AYes — write() returning means the data was committed to disk
BNo — with write-back caching, write() only puts data in the kernel buffer cache; it is lost if the buffer was never flushed to disk
CYes — the kernel always flushes dirty buffers before returning from write()
DNo — write() never guarantees durability regardless of caching policy
This is the key durability trap of write-back caching. write() returning successfully means the kernel accepted the data into its buffer cache and marked the buffer dirty. The actual disk write happens later, asynchronously, by background flush threads. If the system crashes before the flush, the data in dirty buffers is gone. To guarantee durability, an application must call fsync() after writing, which forces the kernel to flush dirty buffers to disk before returning.
Question 2 Multiple Choice
What does it mean for a kernel buffer to be 'dirty'?
AThe buffer contains data that has been corrupted or is no longer valid
BThe buffer holds data that has been written by a process but not yet flushed to the underlying storage device
CThe buffer was recently evicted and its data is now only on disk, not in memory
DThe buffer is currently being read from disk into the cache
A dirty buffer is one whose in-memory contents have been modified (written to) but whose counterpart on disk has not yet been updated to match.
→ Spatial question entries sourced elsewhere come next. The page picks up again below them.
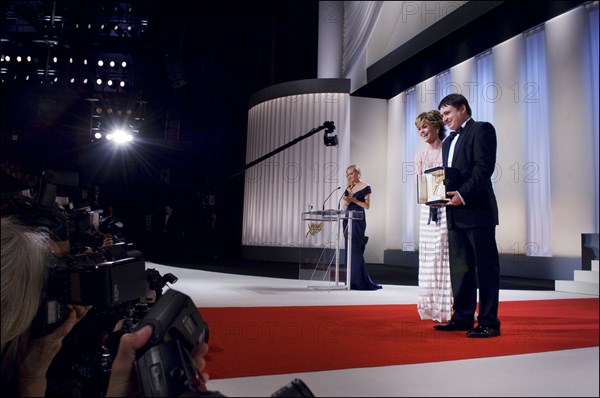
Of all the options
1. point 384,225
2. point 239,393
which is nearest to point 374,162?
point 384,225

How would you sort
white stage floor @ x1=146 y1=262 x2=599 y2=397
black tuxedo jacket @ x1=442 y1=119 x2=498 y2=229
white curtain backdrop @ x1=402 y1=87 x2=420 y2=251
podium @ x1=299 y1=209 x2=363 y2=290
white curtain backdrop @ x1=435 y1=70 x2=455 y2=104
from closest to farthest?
white stage floor @ x1=146 y1=262 x2=599 y2=397, black tuxedo jacket @ x1=442 y1=119 x2=498 y2=229, podium @ x1=299 y1=209 x2=363 y2=290, white curtain backdrop @ x1=435 y1=70 x2=455 y2=104, white curtain backdrop @ x1=402 y1=87 x2=420 y2=251

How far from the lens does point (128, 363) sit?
32.3 inches

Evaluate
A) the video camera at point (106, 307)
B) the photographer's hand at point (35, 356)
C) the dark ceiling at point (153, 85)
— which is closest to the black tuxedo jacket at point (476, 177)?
the video camera at point (106, 307)

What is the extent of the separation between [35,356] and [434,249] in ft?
6.29

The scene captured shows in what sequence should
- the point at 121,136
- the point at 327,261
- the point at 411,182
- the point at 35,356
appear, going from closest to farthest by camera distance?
1. the point at 35,356
2. the point at 327,261
3. the point at 411,182
4. the point at 121,136

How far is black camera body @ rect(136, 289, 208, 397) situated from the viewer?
737mm

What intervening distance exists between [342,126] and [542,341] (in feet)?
19.5

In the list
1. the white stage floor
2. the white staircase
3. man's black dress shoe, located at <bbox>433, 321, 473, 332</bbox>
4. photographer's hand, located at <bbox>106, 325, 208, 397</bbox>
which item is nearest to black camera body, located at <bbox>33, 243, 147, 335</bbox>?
photographer's hand, located at <bbox>106, 325, 208, 397</bbox>

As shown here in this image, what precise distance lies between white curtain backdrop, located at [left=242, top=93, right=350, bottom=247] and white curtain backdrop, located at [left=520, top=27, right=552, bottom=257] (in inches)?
111

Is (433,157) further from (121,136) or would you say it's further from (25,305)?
(121,136)

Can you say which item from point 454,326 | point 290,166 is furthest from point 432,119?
point 290,166

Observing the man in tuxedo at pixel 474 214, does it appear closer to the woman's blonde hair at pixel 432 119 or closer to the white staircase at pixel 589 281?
the woman's blonde hair at pixel 432 119

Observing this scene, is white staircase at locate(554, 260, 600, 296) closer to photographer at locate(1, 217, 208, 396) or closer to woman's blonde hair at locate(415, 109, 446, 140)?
photographer at locate(1, 217, 208, 396)

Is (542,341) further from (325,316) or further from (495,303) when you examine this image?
(325,316)
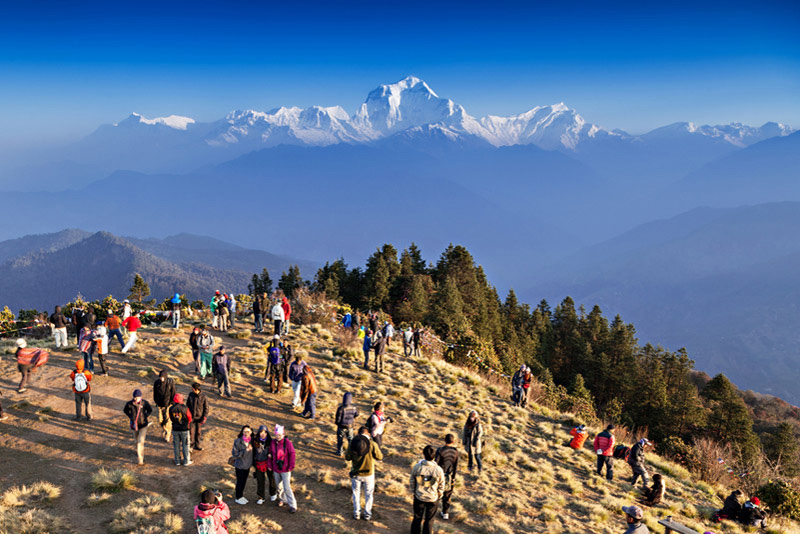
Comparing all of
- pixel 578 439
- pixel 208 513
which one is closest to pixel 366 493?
pixel 208 513

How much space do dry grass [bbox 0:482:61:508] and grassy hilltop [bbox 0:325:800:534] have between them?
3cm

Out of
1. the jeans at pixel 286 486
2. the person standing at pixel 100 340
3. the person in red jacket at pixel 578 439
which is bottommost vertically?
the person in red jacket at pixel 578 439

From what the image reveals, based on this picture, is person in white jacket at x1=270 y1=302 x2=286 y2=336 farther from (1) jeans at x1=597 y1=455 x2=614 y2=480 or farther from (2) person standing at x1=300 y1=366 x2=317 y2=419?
(1) jeans at x1=597 y1=455 x2=614 y2=480

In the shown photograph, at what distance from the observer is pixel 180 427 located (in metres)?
10.5

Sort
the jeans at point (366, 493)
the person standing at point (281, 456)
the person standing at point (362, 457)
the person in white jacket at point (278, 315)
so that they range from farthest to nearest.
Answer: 1. the person in white jacket at point (278, 315)
2. the jeans at point (366, 493)
3. the person standing at point (281, 456)
4. the person standing at point (362, 457)

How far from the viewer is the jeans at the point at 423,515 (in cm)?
859

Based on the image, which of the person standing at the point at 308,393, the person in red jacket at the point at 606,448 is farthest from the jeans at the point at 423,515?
the person in red jacket at the point at 606,448

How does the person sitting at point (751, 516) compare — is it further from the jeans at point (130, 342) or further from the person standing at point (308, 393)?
the jeans at point (130, 342)

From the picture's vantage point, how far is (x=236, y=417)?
1377 centimetres

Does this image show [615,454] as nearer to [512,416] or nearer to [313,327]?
[512,416]

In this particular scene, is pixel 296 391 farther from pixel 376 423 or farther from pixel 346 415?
pixel 376 423

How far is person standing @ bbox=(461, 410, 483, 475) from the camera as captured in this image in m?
11.9

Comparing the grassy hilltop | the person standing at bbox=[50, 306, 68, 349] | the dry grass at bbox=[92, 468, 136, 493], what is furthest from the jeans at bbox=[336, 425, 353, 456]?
the person standing at bbox=[50, 306, 68, 349]

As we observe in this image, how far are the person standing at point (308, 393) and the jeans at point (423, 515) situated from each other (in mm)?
5480
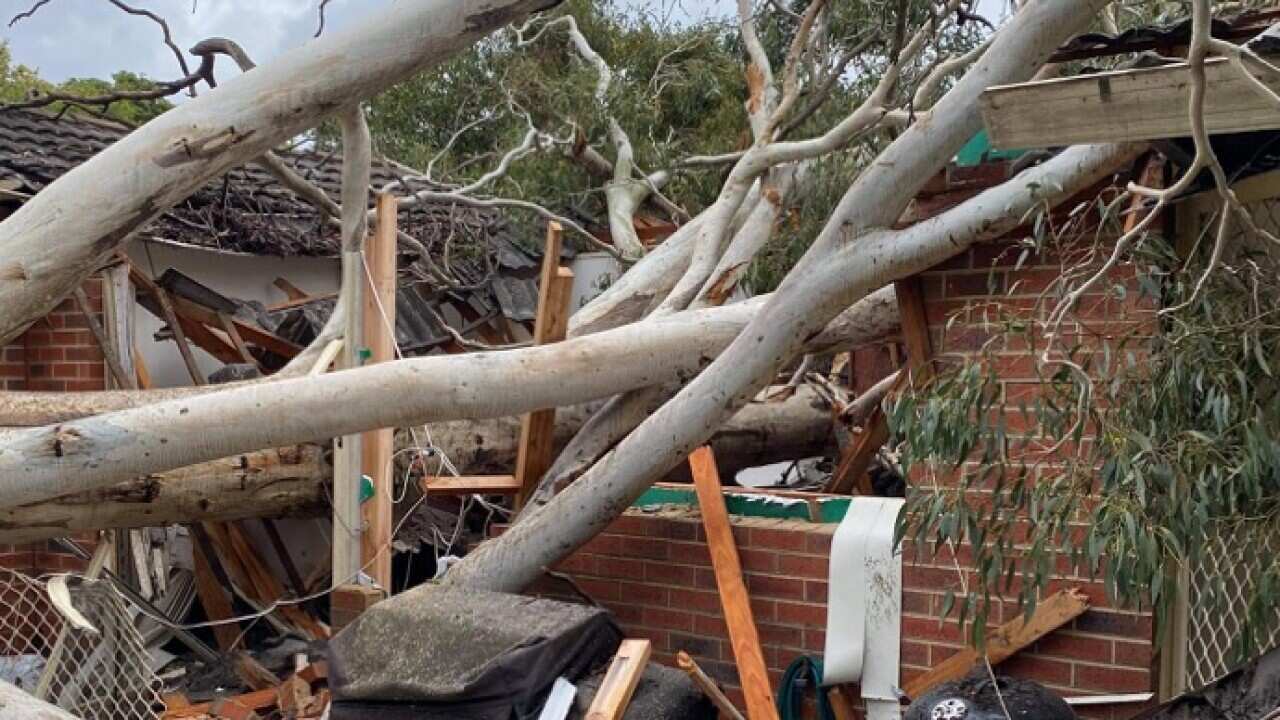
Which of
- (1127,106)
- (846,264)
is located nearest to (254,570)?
(846,264)

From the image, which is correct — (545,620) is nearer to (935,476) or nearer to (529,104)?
(935,476)

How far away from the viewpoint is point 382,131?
16.5 meters

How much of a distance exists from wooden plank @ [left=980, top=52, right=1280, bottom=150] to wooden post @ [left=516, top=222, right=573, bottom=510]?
285 cm

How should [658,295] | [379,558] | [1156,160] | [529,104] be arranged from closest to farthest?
[1156,160], [379,558], [658,295], [529,104]

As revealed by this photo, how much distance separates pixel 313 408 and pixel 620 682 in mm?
1536

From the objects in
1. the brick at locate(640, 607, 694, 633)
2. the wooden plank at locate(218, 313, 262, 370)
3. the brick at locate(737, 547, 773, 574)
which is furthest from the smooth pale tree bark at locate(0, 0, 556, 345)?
the wooden plank at locate(218, 313, 262, 370)

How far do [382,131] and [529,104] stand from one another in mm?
3200

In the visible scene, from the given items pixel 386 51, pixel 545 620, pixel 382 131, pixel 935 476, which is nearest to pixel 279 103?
pixel 386 51

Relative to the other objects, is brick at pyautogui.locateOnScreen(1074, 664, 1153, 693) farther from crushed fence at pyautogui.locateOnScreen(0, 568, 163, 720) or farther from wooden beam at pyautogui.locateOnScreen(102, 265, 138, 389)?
wooden beam at pyautogui.locateOnScreen(102, 265, 138, 389)

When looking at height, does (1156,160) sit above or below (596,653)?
above

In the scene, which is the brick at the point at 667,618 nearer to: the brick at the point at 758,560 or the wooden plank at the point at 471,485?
the brick at the point at 758,560

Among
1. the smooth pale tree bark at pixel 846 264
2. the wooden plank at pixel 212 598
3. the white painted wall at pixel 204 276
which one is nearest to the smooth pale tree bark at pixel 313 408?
the smooth pale tree bark at pixel 846 264

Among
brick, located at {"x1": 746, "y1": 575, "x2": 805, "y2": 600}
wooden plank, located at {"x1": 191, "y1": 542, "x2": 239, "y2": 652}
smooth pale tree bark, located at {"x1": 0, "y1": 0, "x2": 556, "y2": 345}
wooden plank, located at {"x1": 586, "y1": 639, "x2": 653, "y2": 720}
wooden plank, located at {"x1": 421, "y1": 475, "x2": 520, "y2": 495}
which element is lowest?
wooden plank, located at {"x1": 191, "y1": 542, "x2": 239, "y2": 652}

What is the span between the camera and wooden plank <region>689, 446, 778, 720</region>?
5531mm
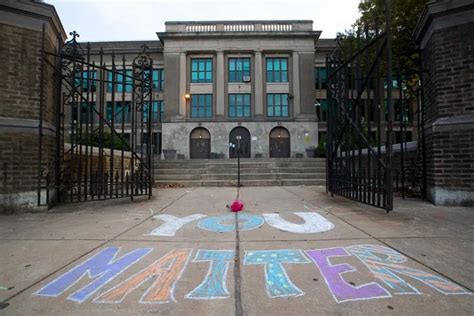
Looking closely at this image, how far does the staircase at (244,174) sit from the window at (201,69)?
1797 cm

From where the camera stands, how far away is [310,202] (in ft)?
22.7

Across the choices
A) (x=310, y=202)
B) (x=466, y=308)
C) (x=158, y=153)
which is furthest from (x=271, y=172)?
(x=158, y=153)

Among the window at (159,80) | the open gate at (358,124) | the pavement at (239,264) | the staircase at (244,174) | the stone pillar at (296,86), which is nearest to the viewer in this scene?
the pavement at (239,264)

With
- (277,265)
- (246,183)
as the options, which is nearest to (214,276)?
(277,265)

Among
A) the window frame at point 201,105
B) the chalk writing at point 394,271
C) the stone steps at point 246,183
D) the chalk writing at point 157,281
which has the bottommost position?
the chalk writing at point 157,281

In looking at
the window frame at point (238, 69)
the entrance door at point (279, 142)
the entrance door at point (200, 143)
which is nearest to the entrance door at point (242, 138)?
the entrance door at point (200, 143)

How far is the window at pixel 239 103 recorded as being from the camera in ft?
98.6

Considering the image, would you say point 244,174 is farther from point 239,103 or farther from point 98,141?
point 239,103

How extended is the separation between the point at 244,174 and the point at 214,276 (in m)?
9.57

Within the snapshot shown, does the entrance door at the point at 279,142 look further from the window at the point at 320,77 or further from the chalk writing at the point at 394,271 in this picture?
the chalk writing at the point at 394,271

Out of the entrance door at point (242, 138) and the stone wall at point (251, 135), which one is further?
the entrance door at point (242, 138)

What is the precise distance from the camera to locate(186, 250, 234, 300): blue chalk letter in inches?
94.0

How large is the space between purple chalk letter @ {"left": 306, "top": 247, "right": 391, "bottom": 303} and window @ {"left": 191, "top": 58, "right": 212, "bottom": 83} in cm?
2874

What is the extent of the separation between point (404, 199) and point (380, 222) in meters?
3.12
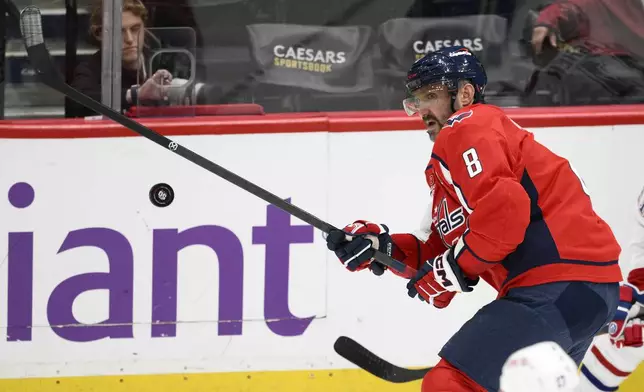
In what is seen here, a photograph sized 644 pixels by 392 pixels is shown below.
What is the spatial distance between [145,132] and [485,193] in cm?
100

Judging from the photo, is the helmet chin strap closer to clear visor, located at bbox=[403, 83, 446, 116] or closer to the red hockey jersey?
clear visor, located at bbox=[403, 83, 446, 116]

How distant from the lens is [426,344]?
11.5 feet

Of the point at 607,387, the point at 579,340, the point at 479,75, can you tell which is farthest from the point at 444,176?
the point at 607,387

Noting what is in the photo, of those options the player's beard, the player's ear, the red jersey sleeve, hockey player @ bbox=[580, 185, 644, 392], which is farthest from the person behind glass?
hockey player @ bbox=[580, 185, 644, 392]

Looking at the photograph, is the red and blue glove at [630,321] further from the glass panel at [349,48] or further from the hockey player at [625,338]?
the glass panel at [349,48]

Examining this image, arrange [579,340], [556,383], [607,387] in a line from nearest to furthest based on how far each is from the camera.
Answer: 1. [556,383]
2. [579,340]
3. [607,387]

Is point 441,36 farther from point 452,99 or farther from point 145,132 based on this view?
point 145,132

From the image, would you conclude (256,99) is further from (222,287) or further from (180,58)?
(222,287)

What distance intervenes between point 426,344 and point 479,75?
1099mm

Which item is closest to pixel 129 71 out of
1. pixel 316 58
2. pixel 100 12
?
pixel 100 12

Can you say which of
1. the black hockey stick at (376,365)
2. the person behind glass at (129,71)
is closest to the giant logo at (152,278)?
the black hockey stick at (376,365)

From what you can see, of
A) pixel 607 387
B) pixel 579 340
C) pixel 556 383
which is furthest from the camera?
pixel 607 387

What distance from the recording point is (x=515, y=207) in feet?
7.80

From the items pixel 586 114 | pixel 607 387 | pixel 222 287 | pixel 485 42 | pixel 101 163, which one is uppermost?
pixel 485 42
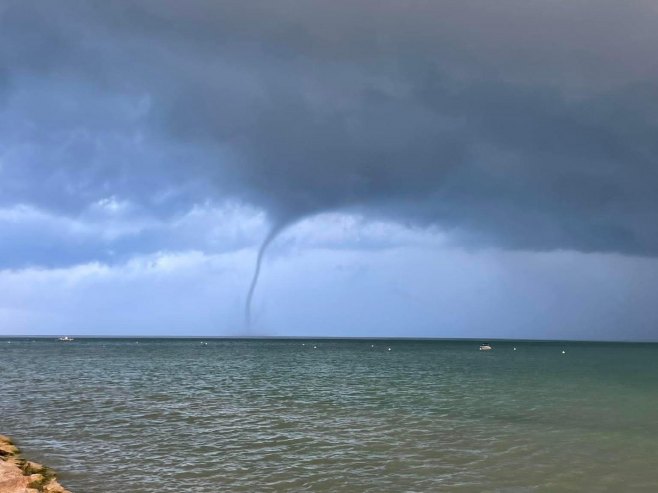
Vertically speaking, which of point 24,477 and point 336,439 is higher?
point 24,477

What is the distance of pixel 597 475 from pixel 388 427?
1348 cm

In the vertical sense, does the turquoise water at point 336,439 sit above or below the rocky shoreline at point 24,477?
below

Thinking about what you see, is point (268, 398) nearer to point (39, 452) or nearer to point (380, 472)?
point (39, 452)

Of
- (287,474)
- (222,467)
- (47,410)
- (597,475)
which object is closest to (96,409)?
(47,410)

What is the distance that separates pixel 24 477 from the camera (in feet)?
65.0

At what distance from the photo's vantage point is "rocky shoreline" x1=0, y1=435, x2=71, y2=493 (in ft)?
60.7

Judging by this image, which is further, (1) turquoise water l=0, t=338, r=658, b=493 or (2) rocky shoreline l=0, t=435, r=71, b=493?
(1) turquoise water l=0, t=338, r=658, b=493

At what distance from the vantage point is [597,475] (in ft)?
74.5

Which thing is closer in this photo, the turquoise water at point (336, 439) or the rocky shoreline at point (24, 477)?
the rocky shoreline at point (24, 477)

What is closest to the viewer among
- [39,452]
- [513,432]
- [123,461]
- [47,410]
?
[123,461]

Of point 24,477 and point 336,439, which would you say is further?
point 336,439

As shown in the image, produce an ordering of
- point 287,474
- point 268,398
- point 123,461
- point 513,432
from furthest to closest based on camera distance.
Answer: point 268,398
point 513,432
point 123,461
point 287,474

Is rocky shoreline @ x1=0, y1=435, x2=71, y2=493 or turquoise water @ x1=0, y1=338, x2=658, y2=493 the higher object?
rocky shoreline @ x1=0, y1=435, x2=71, y2=493

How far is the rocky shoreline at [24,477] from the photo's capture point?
18.5m
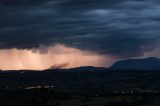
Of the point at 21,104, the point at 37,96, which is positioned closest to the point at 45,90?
the point at 37,96

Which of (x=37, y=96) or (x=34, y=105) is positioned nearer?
(x=34, y=105)

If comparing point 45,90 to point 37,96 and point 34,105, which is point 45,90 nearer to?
point 37,96

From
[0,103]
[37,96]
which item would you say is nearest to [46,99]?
[37,96]

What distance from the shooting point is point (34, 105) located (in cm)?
17988

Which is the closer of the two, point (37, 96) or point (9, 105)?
point (9, 105)

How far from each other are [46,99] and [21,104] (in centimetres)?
1212

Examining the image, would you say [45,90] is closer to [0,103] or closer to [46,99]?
[46,99]

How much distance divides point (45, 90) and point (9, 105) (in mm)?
25899

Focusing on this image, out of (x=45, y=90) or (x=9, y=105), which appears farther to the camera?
(x=45, y=90)

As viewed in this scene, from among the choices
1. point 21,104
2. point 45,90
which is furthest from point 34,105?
point 45,90

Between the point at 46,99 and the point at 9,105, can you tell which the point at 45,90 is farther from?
the point at 9,105

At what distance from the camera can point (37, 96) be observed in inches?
7613

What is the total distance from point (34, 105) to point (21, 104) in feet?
20.8

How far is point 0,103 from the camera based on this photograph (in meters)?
185
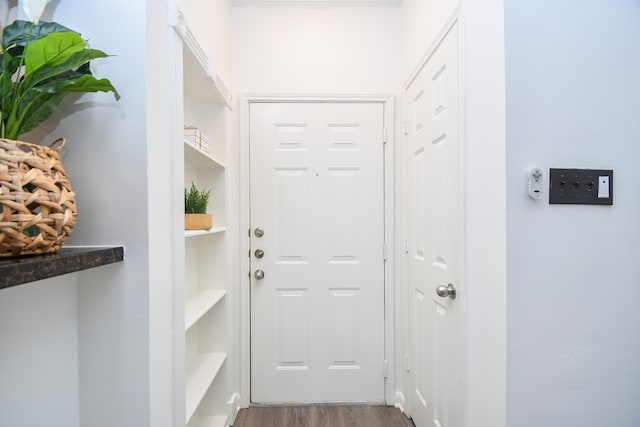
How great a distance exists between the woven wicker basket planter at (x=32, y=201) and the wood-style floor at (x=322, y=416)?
171 cm

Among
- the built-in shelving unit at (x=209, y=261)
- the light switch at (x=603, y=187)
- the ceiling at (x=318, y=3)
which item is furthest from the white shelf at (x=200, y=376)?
the ceiling at (x=318, y=3)

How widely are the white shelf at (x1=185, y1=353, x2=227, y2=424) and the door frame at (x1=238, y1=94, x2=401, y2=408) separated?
0.28 meters

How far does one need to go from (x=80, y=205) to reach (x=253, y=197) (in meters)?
1.20

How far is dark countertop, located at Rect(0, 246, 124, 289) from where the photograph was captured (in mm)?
533

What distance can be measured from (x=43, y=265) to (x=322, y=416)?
1870 millimetres

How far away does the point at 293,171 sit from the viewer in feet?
6.84

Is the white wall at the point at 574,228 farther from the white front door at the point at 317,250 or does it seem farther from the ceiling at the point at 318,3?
the ceiling at the point at 318,3

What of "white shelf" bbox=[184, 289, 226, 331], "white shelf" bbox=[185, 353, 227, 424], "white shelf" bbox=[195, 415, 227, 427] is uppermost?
"white shelf" bbox=[184, 289, 226, 331]

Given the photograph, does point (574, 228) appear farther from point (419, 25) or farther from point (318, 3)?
point (318, 3)

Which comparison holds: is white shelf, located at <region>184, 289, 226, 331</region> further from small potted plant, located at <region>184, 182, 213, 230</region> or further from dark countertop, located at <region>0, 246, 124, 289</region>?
dark countertop, located at <region>0, 246, 124, 289</region>

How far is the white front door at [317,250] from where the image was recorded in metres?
2.07

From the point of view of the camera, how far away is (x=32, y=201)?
628mm

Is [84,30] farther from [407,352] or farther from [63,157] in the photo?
[407,352]

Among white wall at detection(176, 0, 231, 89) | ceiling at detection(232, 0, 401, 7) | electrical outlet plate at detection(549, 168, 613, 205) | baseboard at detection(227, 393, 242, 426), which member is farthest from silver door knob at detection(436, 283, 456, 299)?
ceiling at detection(232, 0, 401, 7)
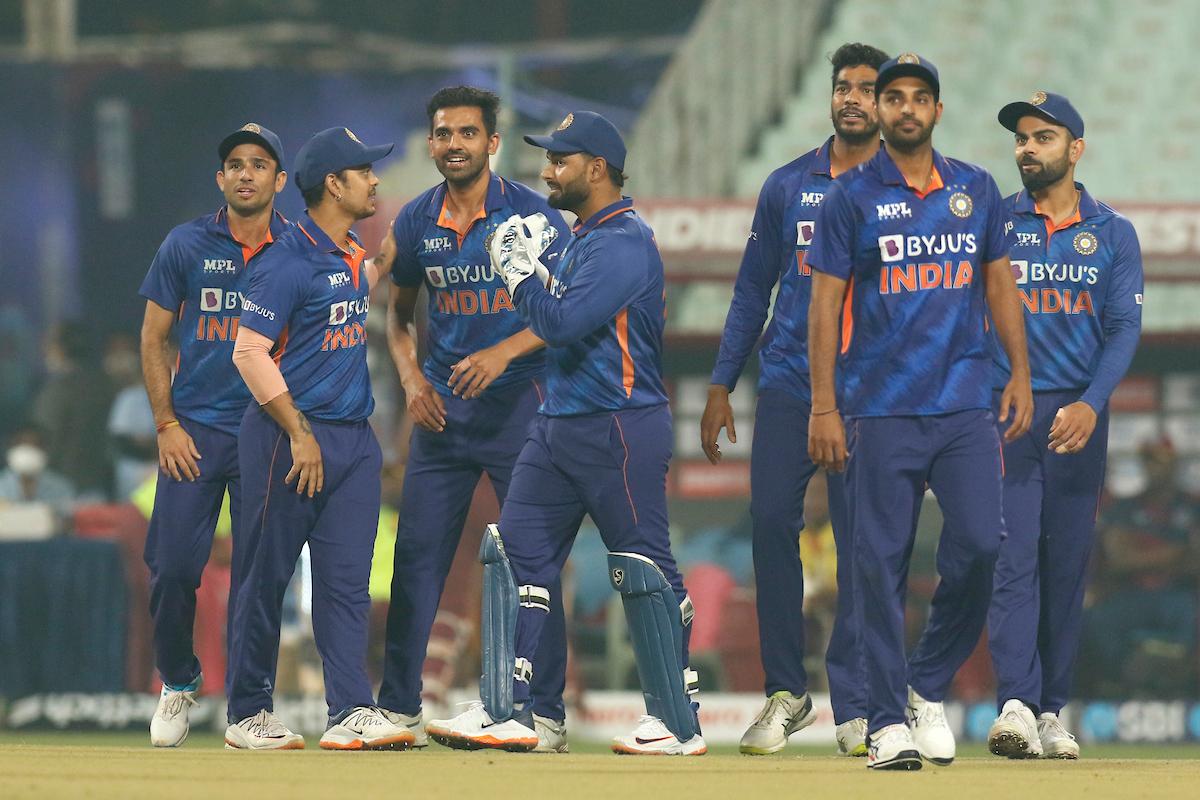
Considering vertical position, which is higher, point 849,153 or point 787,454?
point 849,153

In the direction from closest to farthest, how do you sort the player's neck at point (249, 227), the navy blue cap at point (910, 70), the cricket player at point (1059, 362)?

The kernel marks buffers dirty on write-back to track which blocks need to be flushed to disk. Clean buffers, by contrast, exactly mirror what is on disk and can be evicted without any disk write. This dirty/clean distinction is the core bookkeeping mechanism of write-back caching.
Question 3 True / False
If a file's blocks are in the kernel buffer cache, a process's read() call for that file will not generate any disk I/O.
TTrue
FFalse
Answer: True
This is exactly the purpose of the buffer cache. On a cache hit, the kernel copies the requested data from main memory (the cache) to the process's address space — no disk access occurs. This is why programs that repeatedly read the same files (config files, shared libraries) do not produce repeated disk I/O. The first read (a cache miss) fetches from disk; all subsequent reads hit the cache and are served at memory speed.
Question 4 True / False
Write-back caching provides stronger data durability guarantees than write-through caching because the kernel takes responsibility for managing the writes.
TTrue
FFalse
Answer: False
Write-back offers worse durability than write-through, not better. Write-through writes data to both cache and disk immediately — every write blocks until the disk confirms, so if the system crashes, no acknowledged write is lost. Write-back defers disk writes, so data in dirty buffers can be lost on a crash. Write-back is dramatically faster (the application isn't waiting for disk), but that performance comes at the cost of a durability window. Databases use fsync() precisely to close this window for critical commits.
Question 5 Short Answer
Why do database systems typically call fsync() after committing a transaction, even though it significantly slows write throughput?
Think about your answer, then reveal below.
Model answer: fsync() forces the kernel to flush all dirty buffers for the file to disk before returning, guaranteeing the data survives a subsequent crash. Without it, a committed transaction might exist only in the kernel buffer cache and be lost if the system crashes before the background flush thread runs.
Databases must guarantee durability — the 'D' in ACID. A transaction marked committed must survive crashes. With write-back caching, write() returning just means data reached the kernel cache; it could still be lost. fsync() closes this gap by synchronously flushing dirty buffers. The throughput cost is real, which is why databases batch multiple transactions and call fsync() once per batch (group commit), rather than once per transaction.